■ What you have to do
Pull out every line of the data that contains the word "puffy" and list those lines.

==================================================

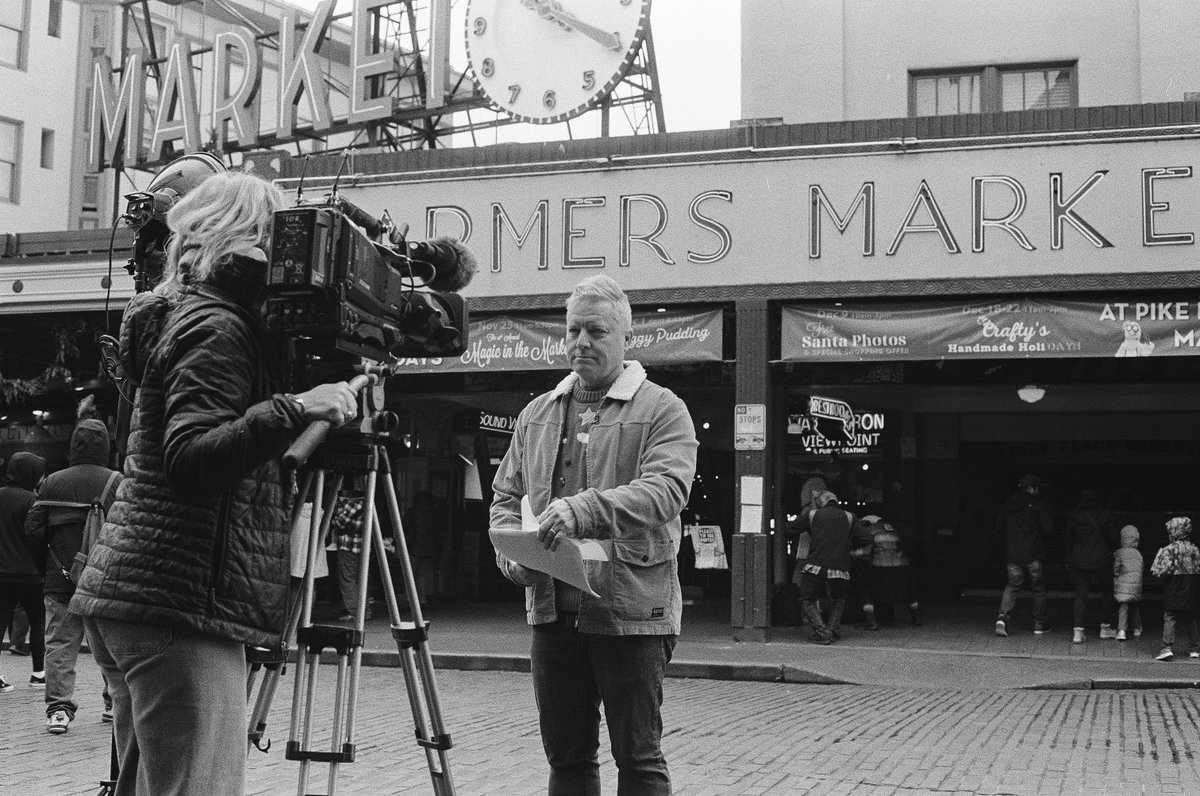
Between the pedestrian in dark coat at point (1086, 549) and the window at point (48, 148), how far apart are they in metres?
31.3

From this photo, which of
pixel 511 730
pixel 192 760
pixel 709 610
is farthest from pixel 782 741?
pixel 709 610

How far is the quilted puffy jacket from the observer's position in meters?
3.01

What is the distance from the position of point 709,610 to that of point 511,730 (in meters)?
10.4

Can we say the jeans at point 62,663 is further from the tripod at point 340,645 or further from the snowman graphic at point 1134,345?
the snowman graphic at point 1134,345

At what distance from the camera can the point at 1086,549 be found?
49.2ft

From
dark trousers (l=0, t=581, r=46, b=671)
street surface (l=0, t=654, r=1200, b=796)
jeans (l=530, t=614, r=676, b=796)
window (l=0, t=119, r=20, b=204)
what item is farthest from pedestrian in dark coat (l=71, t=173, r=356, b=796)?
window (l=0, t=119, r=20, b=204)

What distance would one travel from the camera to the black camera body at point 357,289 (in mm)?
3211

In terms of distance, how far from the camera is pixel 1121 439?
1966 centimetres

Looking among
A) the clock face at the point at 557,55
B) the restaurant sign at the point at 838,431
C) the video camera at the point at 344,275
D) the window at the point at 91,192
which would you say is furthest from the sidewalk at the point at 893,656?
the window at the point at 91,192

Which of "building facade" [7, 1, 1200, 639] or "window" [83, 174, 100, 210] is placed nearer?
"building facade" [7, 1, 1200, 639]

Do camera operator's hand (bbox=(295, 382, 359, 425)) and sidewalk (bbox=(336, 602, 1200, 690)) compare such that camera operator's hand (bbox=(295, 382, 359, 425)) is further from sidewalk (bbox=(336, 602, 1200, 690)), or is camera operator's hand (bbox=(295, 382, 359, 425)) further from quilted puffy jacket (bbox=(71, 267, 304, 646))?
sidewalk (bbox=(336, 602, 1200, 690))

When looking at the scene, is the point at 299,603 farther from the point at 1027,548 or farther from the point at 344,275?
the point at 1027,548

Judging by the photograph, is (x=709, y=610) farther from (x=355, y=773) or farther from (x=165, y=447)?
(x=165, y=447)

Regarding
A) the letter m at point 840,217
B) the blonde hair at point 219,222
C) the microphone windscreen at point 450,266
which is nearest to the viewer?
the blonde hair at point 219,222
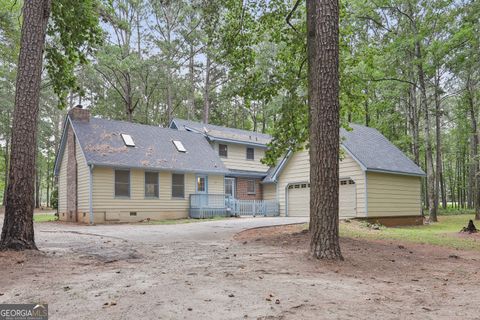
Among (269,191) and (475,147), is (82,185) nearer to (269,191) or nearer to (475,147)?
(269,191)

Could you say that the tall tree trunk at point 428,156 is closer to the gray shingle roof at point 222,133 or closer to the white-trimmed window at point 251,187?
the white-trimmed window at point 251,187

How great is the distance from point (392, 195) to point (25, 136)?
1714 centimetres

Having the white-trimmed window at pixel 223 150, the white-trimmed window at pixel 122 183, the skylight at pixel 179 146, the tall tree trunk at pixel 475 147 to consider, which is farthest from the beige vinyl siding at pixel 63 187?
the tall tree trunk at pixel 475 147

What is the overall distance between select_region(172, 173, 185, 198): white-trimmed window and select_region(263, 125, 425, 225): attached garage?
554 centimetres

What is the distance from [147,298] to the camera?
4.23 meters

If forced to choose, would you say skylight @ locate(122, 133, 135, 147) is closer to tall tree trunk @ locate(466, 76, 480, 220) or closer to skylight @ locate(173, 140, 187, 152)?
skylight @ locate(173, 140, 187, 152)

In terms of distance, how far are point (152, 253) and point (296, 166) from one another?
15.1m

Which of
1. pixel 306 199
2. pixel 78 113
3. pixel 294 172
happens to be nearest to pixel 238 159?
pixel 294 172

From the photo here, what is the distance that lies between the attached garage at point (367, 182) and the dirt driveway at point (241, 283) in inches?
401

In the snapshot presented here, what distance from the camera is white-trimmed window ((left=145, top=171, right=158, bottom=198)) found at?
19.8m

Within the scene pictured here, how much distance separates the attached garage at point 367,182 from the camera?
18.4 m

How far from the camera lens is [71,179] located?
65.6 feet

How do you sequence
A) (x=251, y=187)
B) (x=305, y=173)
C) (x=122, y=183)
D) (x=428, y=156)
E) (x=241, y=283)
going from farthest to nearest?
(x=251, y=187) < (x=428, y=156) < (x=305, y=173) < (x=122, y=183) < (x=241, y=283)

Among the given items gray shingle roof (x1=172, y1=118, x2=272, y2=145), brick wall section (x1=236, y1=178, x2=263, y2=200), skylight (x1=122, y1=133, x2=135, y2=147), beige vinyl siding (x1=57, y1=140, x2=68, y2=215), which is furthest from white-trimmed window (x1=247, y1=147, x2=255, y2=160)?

==================================================

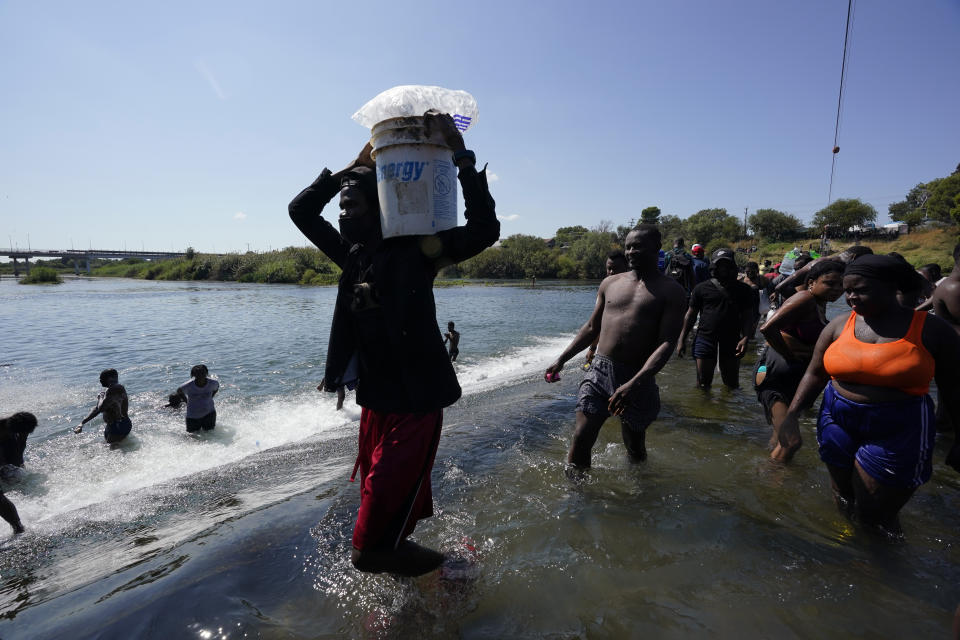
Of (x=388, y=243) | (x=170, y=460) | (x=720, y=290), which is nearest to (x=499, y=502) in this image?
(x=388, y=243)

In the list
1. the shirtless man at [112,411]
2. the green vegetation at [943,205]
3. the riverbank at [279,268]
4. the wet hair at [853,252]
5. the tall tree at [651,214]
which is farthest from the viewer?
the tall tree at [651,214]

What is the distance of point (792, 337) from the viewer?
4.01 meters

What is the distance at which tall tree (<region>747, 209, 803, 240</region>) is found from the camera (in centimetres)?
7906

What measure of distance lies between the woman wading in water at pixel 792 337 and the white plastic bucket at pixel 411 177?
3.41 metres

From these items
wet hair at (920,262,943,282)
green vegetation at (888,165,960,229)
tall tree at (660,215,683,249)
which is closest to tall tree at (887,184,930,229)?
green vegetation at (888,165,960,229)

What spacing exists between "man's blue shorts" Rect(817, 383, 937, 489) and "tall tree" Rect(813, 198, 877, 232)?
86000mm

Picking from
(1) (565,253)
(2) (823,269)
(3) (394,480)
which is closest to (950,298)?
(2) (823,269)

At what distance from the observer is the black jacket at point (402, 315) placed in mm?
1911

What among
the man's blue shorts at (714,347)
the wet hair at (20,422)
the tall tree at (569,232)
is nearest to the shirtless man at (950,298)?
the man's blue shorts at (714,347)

==================================================

■ Finished task
How far is the quilted puffy jacket from the observer's position in meters?
Do camera operator's hand (bbox=(295, 382, 359, 425)) and sidewalk (bbox=(336, 602, 1200, 690)) compare such that camera operator's hand (bbox=(295, 382, 359, 425)) is further from sidewalk (bbox=(336, 602, 1200, 690)), or is camera operator's hand (bbox=(295, 382, 359, 425)) further from quilted puffy jacket (bbox=(71, 267, 304, 646))?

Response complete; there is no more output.